TASK STATEMENT -> Tally the lines of the data that include the word "Vorherige". Only the number is to be returned.

BEGIN DATA EXCERPTS

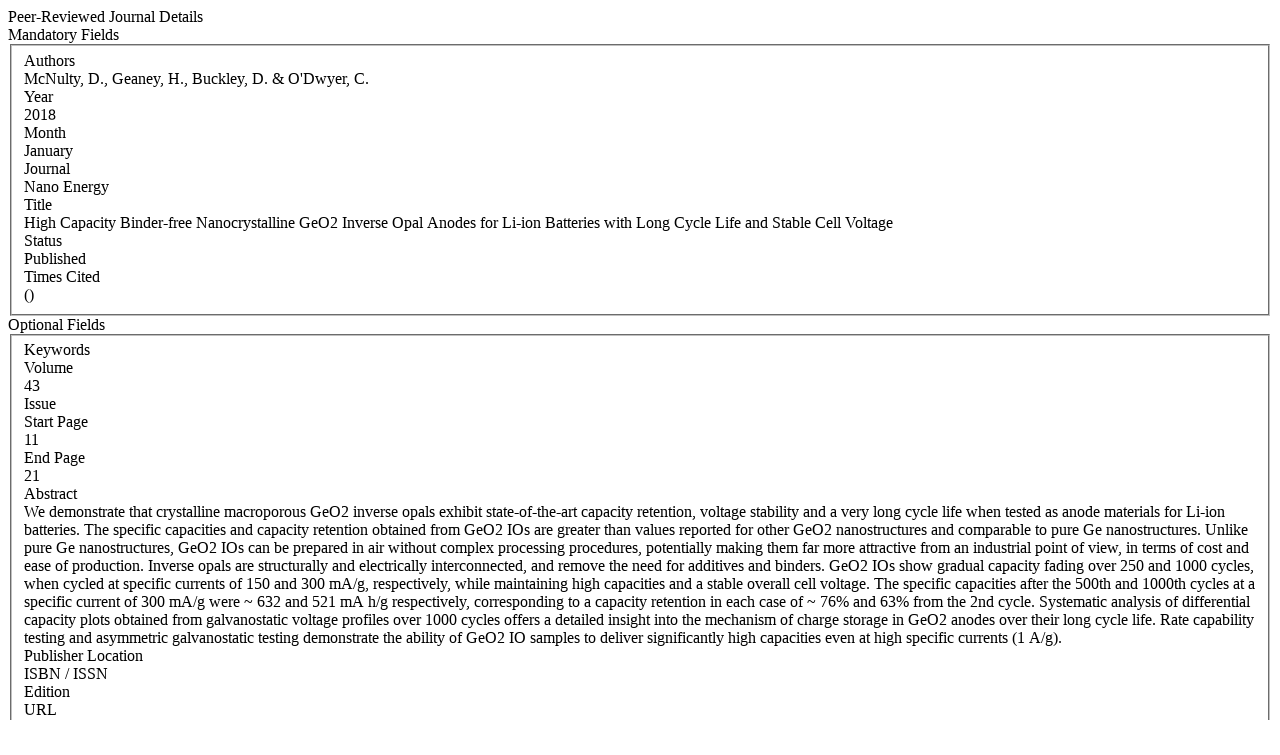

--- FILE ---
content_type: text/html; charset=WINDOWS-1252
request_url: https://iris.ucc.ie/live/!W_VA_PUBLICATION.POPUP?LAYOUT=N&OBJECT_ID=421242623
body_size: 6352
content:
<div class="row-fluid"> 
        <div class="span12"> 
           <div class="page-header2"> 
              <span class="h2">Peer-Reviewed Journal Details</span>
              <span class="grey sub"></span>
           </div>
        </div>
      </div>
<div class="row-fluid">
      <div class="row-fluid">
         
         <div class="span3"> <span class="left-heading"> Mandatory Fields</span> </div>
         <div class="span9">
            <fieldset>
               <div class="control-group"> <label class="control-label mandatory" for="AUTHORS">Authors </label><div class="pull-left"> </div> <div class="controls"> McNulty, D., Geaney, H., Buckley, D. & O'Dwyer, C. </div> </div>
               <div class="control-group"> <label class="control-label mandatory" for="YEAR">Year </label><div class="pull-left"> </div> <div class="controls"> 2018 </div> </div>
               <div class="control-group"> <label class="control-label mandatory" for="MONTH">Month </label><div class="pull-left"> </div> <div class="controls"> January </div> </div>
               <div class="control-group"> <label class="control-label" for="JOURNAL_CODE">Journal </label><div class="pull-left"> </div> <div class="controls"> Nano Energy </div> </div>
               <div class="control-group"> <label class="control-label mandatory" for="TITLE">Title </label><div class="pull-left"> </div> <div class="controls"> High Capacity Binder-free Nanocrystalline GeO2 Inverse Opal Anodes for Li-ion Batteries with Long Cycle Life and Stable Cell Voltage </div> </div>
               <div class="control-group"> <label class="control-label mandatory" for="STATUS">Status </label><div class="pull-left"> </div> <div class="controls"> Published </div> </div>
               <div class="control-group"> <label class="control-label" for="TIMES_CITED">Times Cited </label><div class="pull-left"> </div> <div class="controls">  () </div> </div>
            </fieldset>
     </div>
      </div>

      <div class="row-fluid">
         <div class="span3"> <span class="left-heading"> Optional Fields </span> </div>
         <div class="span9">
            <fieldset>
               <div class="control-group"> <label class="control-label" for="SEARCH_KEYWORD">Keywords </label><div class="pull-left"> </div> <div class="controls">  </div> </div>
               <div class="control-group"> <label class="control-label" for="VOLUME">Volume </label><div class="pull-left"> </div> <div class="controls"> 43 </div> </div>
               <div class="control-group"> <label class="control-label" for="ISSUE">Issue </label><div class="pull-left"> </div> <div class="controls">  </div> </div>
               <div class="control-group"> <label class="control-label" for="START_PAGE">Start Page </label><div class="pull-left"> </div> <div class="controls"> 11 </div> </div>
               <div class="control-group"> <label class="control-label" for="END_PAGE">End Page </label><div class="pull-left"> </div> <div class="controls"> 21 </div> </div>
               <div class="control-group"> <label class="control-label" for="ABSTRACT">Abstract </label><div class="pull-left"> </div> <div class="controls"> We demonstrate that crystalline macroporous GeO2 inverse opals exhibit state-of-the-art capacity retention, voltage stability and a very long cycle life when tested as anode materials for Li-ion batteries. The specific capacities and capacity retention obtained from GeO2 IOs are greater than values reported for other GeO2 nanostructures and comparable to pure Ge nanostructures. Unlike pure Ge nanostructures, GeO2 IOs can be prepared in air without complex processing procedures, potentially making them far more attractive from an industrial point of view, in terms of cost and ease of production. Inverse opals are structurally and electrically interconnected, and remove the need for additives and binders. GeO2 IOs show gradual capacity fading over 250 and 1000 cycles, when cycled at specific currents of 150 and 300 mA/g, respectively, while maintaining high capacities and a stable overall cell voltage. The specific capacities after the 500th and 1000th cycles at a specific current of 300 mA/g were ~ 632 and 521 mA h/g respectively, corresponding to a capacity retention in each case of ~ 76% and 63% from the 2nd cycle. Systematic analysis of differential capacity plots obtained from galvanostatic voltage profiles over 1000 cycles offers a detailed insight into the mechanism of charge storage in GeO2 anodes over their long cycle life. Rate capability testing and asymmetric galvanostatic testing demonstrate the ability of GeO2 IO samples to deliver significantly high capacities even at high specific currents (1 A/g). </div> </div>
               <div class="control-group"> <label class="control-label" for="PUBLISHER_LOCATION">Publisher Location </label><div class="pull-left"> </div> <div class="controls">  </div> </div>
               <div class="control-group"> <label class="control-label" for="ISBN_ISSN">ISBN / ISSN </label><div class="pull-left"> </div> <div class="controls">  </div> </div>
               <div class="control-group"> <label class="control-label" for="EDITION">Edition </label><div class="pull-left"> </div> <div class="controls">  </div> </div>
               <div class="control-group"> <label class="control-label" for="URL">URL </label><div class="pull-left"> </div> <div class="controls"> http://www.sciencedirect.com/science/article/pii/S2211285517306870 </div> </div>
               <div class="control-group"> <label class="control-label" for="DOI_LINK">DOI Link </label><div class="pull-left"> </div> <div class="controls"> https://doi.org/10.1016/j.nanoen.2017.11.007 </div> </div>
            </fieldset>
         </div>
      </div>

      <div class="row-fluid">
         <div class="span3"> <span class="left-heading"> Grant Details </span> </div>
         <div class="span9">
            <fieldset>
               <div class="control-group"> <label class="control-label" for="FUNDING_BODY">Funding Body </label><div class="pull-left"> </div> <div class="controls">  </div> </div>
               <div class="control-group"> <label class="control-label" for="GRANT_DETAILS">Grant Details </label><div class="pull-left"> </div> <div class="controls">  </div> </div>
            </fieldset>
         </div>
      </div>

</div>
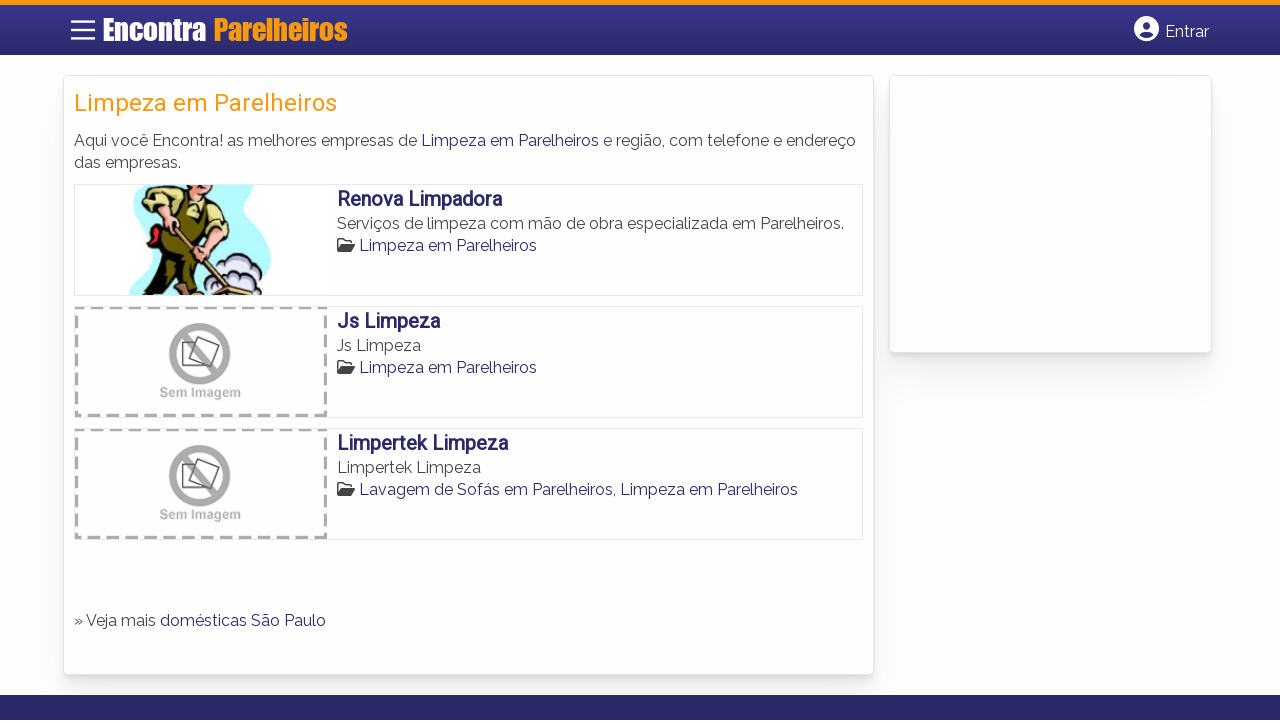

--- FILE ---
content_type: text/html; charset=utf-8
request_url: https://www.google.com/recaptcha/api2/aframe
body_size: 268
content:
<!DOCTYPE HTML><html><head><meta http-equiv="content-type" content="text/html; charset=UTF-8"></head><body><script nonce="lkB5NzRm2qmRrYq8xuoj8g">/** Anti-fraud and anti-abuse applications only. See google.com/recaptcha */ try{var clients={'sodar':'https://pagead2.googlesyndication.com/pagead/sodar?'};window.addEventListener("message",function(a){try{if(a.source===window.parent){var b=JSON.parse(a.data);var c=clients[b['id']];if(c){var d=document.createElement('img');d.src=c+b['params']+'&rc='+(localStorage.getItem("rc::a")?sessionStorage.getItem("rc::b"):"");window.document.body.appendChild(d);sessionStorage.setItem("rc::e",parseInt(sessionStorage.getItem("rc::e")||0)+1);localStorage.setItem("rc::h",'1768884393509');}}}catch(b){}});window.parent.postMessage("_grecaptcha_ready", "*");}catch(b){}</script></body></html>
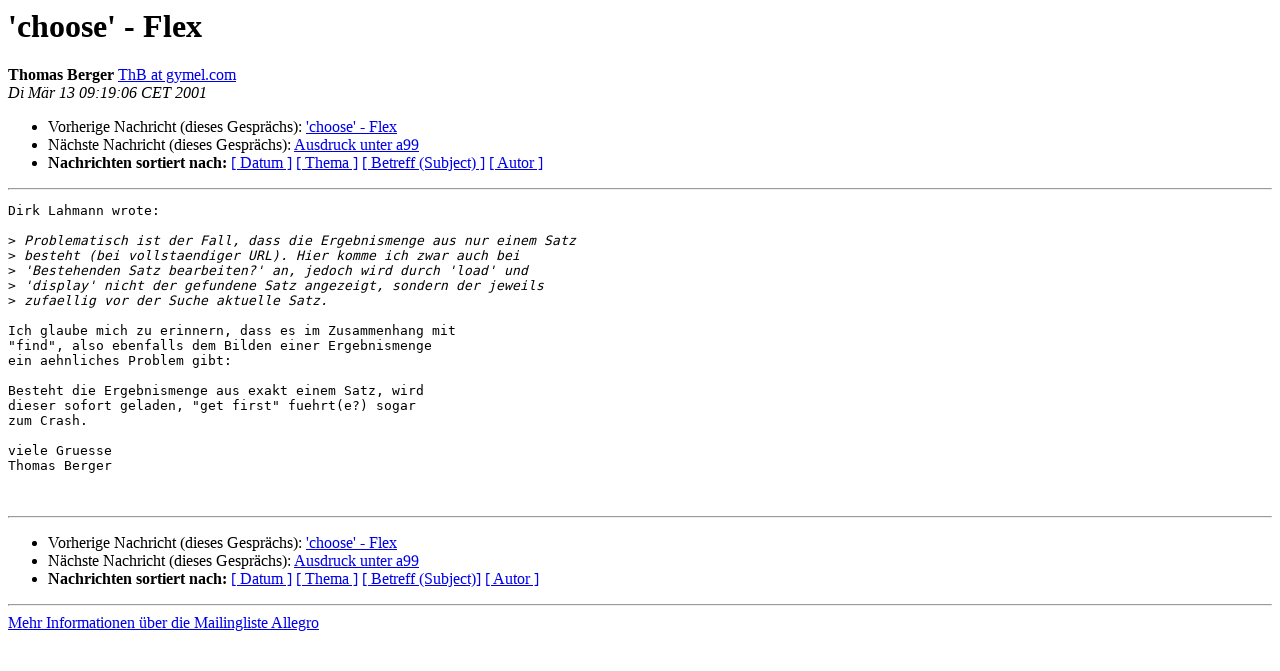

--- FILE ---
content_type: text/html
request_url: https://bibservices.biblio.etc.tu-bs.de/pipermail/allegro/2001-March/011045.html
body_size: 1286
content:
<!DOCTYPE HTML PUBLIC "-//W3C//DTD HTML 4.01 Transitional//EN">
<HTML>
 <HEAD>
   <TITLE> 'choose' - Flex
   </TITLE>
   <LINK REL="Index" HREF="index.html" >
   <LINK REL="made"  HREF="mailto:allegro%40biblio.tu-bs.de?Subject=Re%3A%20%27choose%27%20-%20Flex&In-Reply-To=%3Cmailman.8734.1575979957.12090.allegro%40biblio.tu-bs.de%3E">
   <META NAME="robots" CONTENT="index,nofollow">
   <style type="text/css">
       pre {
           white-space: pre-wrap;       /* css-2.1, curent FF, Opera, Safari */
           }
   </style>
   <META http-equiv="Content-Type" content="text/html; charset=utf-8">
   <LINK REL="Previous"  HREF="011043.html">
   <LINK REL="Next"  HREF="011044.html">
 </HEAD>
 <BODY BGCOLOR="#ffffff">
   <H1>'choose' - Flex</H1>
    <B>Thomas Berger</B> 
    <A
    HREF="mailto:allegro%40biblio.tu-bs.de?Subject=Re%3A%20%27choose%27%20-%20Flex&In-Reply-To=%3Cmailman.8734.1575979957.12090.allegro%40biblio.tu-bs.de%3E"
           TITLE="'choose' - Flex">ThB at gymel.com
                  </A><BR>
    <I>Di Mär 13 09:19:06 CET 2001</I>
    <P><UL>
        <LI>Vorherige Nachricht (dieses Gesprächs): <A HREF="011043.html">'choose' - Flex
</A></li>
        <LI>Nächste Nachricht (dieses Gesprächs): <A HREF="011044.html">Ausdruck unter a99
</A></li>
         <LI> <B>Nachrichten sortiert nach:</B> 
              <a href="date.html#11045">[ Datum ]</a>
              <a href="thread.html#11045">[ Thema ]</a>
              <a href="subject.html#11045">[ Betreff (Subject) ]</a>
              <a href="author.html#11045">[ Autor ]</a>
         </LI>
       </UL>
    <HR>
<!--beginarticle-->
<PRE>Dirk Lahmann wrote:

&gt;<i> Problematisch ist der Fall, dass die Ergebnismenge aus nur einem Satz
</I>&gt;<i> besteht (bei vollstaendiger URL). Hier komme ich zwar auch bei
</I>&gt;<i> 'Bestehenden Satz bearbeiten?' an, jedoch wird durch 'load' und
</I>&gt;<i> 'display' nicht der gefundene Satz angezeigt, sondern der jeweils
</I>&gt;<i> zufaellig vor der Suche aktuelle Satz.
</I>
Ich glaube mich zu erinnern, dass es im Zusammenhang mit
&quot;find&quot;, also ebenfalls dem Bilden einer Ergebnismenge
ein aehnliches Problem gibt:

Besteht die Ergebnismenge aus exakt einem Satz, wird
dieser sofort geladen, &quot;get first&quot; fuehrt(e?) sogar
zum Crash.

viele Gruesse
Thomas Berger


</PRE>

<!--endarticle-->
    <HR>
    <P><UL>
        <!--threads-->
	<LI>Vorherige Nachricht (dieses Gesprächs): <A HREF="011043.html">'choose' - Flex
</A></li>
	<LI>Nächste Nachricht (dieses Gesprächs): <A HREF="011044.html">Ausdruck unter a99
</A></li>
         <LI> <B>Nachrichten sortiert nach:</B>
              <a href="date.html#11045">[ Datum ]</a>
              <a href="thread.html#11045">[ Thema ]</a>
              <a href="subject.html#11045">[ Betreff (Subject)]</a>
              <a href="author.html#11045">[ Autor ]</a>
         </LI>
       </UL>
<hr>
<a href="https://bibservices.biblio.etc.tu-bs.de/mailman/listinfo/allegro">Mehr Informationen &uuml;ber die Mailingliste Allegro</a><br>
</body></html>
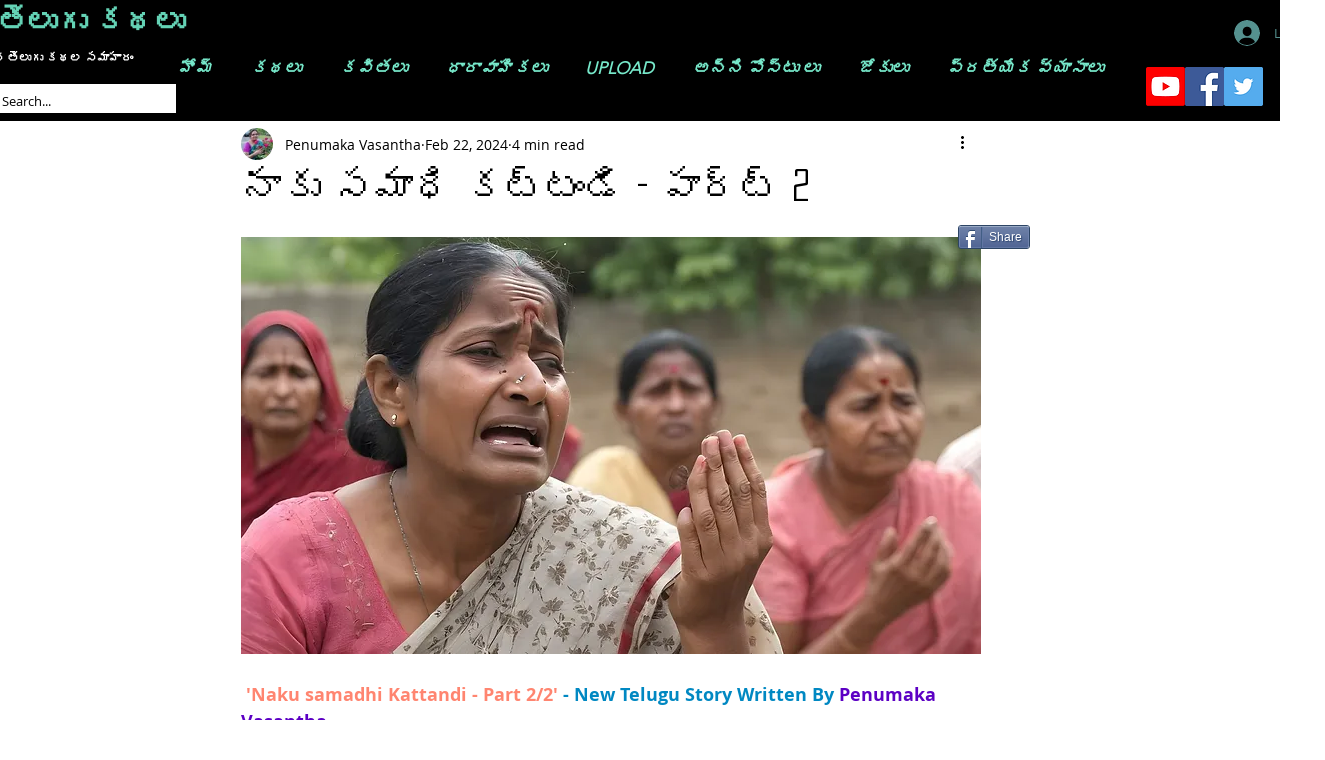

--- FILE ---
content_type: text/html; charset=utf-8
request_url: https://www.google.com/recaptcha/api2/aframe
body_size: 270
content:
<!DOCTYPE HTML><html><head><meta http-equiv="content-type" content="text/html; charset=UTF-8"></head><body><script nonce="GjSmVvJwBe0jYVUN5Uk-EQ">/** Anti-fraud and anti-abuse applications only. See google.com/recaptcha */ try{var clients={'sodar':'https://pagead2.googlesyndication.com/pagead/sodar?'};window.addEventListener("message",function(a){try{if(a.source===window.parent){var b=JSON.parse(a.data);var c=clients[b['id']];if(c){var d=document.createElement('img');d.src=c+b['params']+'&rc='+(localStorage.getItem("rc::a")?sessionStorage.getItem("rc::b"):"");window.document.body.appendChild(d);sessionStorage.setItem("rc::e",parseInt(sessionStorage.getItem("rc::e")||0)+1);localStorage.setItem("rc::h",'1762194064402');}}}catch(b){}});window.parent.postMessage("_grecaptcha_ready", "*");}catch(b){}</script></body></html>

END DATA EXCERPTS

PROBLEM SOLUTION -> 2